Debate among the various product proponents isn’t necessarily unprecedented. Jiri Skopek, managing director, sustainability, with Jones Lang LaSalle, recalls the dynamic in a Green Globes ANSI standard consultation process related to life cycle assessment (LCA) of building materials.

“We had the steel people and the cement people and the wood people. There was much scientific discourse, but they did come to an agreement,” he recounts.

The built environment, itself, demonstrates a largely harmonious melding of the three structural mainstays.

“There should not be a conflict between the various materials because they each have their own qualities. Cement is very good in compressive strength; steel is very good as a tensile material; and wood actually has good qualities in both respects,” Skopek advises. “Good design can combine the qualities of all the materials to reflect structural forces.”

Meanwhile, recently proposed federal regulations to reduce emissions of nitrogen oxides (NOx) and sulphur dioxide (SO2) list the cement industry in the first round of the phased introduction of new performance standards targeting several sectors that produce air pollutants. The proposed regulations, which were posted in the Canada Gazette for public review in early June, would impose emission reduction standards for the kilns used to heat and process limestone, silica, alumina and ferrous oxide to produce the clinker that is the basis of cement.

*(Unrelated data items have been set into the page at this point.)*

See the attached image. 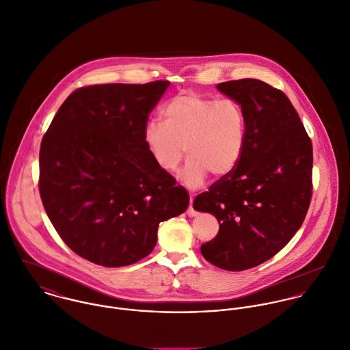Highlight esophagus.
Instances as JSON below:
<instances>
[{"mask_svg":"<svg viewBox=\"0 0 350 350\" xmlns=\"http://www.w3.org/2000/svg\"><path fill=\"white\" fill-rule=\"evenodd\" d=\"M187 213H188V216H196L198 215V211L193 208V199L191 198V200H189V208L187 211Z\"/></svg>","mask_w":350,"mask_h":350,"instance_id":"obj_1","label":"esophagus"}]
</instances>
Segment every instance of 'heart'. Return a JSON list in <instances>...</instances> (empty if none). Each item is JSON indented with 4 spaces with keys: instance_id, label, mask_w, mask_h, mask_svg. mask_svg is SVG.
<instances>
[{
    "instance_id": "obj_1",
    "label": "heart",
    "mask_w": 350,
    "mask_h": 350,
    "mask_svg": "<svg viewBox=\"0 0 350 350\" xmlns=\"http://www.w3.org/2000/svg\"><path fill=\"white\" fill-rule=\"evenodd\" d=\"M162 115L163 122L150 120L143 133L162 170H176L187 151L181 180L199 188L208 174L224 177L237 167L247 138V116L237 100L183 93L163 107Z\"/></svg>"
}]
</instances>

Fifteen grey cement manufacturing facilities across Canada emitted 28 kilotonnes (kt) of NOx in 2010, representing 3 per cent of total industrial emissions, and 19 kt of SO2, representing 2 per cent of industrial emissions. In the absence of the proposed new controls, the cement industry’s contributing share of NOx emissions is projected to increase by 16 per cent by 2035, while its SO2 output would increase by 23 per cent in the same period.

Conventional production practices also release hundreds of kilograms of carbon dioxide (CO2) for every tonne of cement manufactured. As its chemical formula — CaCO3 — reveals, heating limestone to unbind the lime (CaO) sets CO2 free.

Barbara Carss is the editor-in-chief of Canadian Property Management and Building Strategies & Sustainability.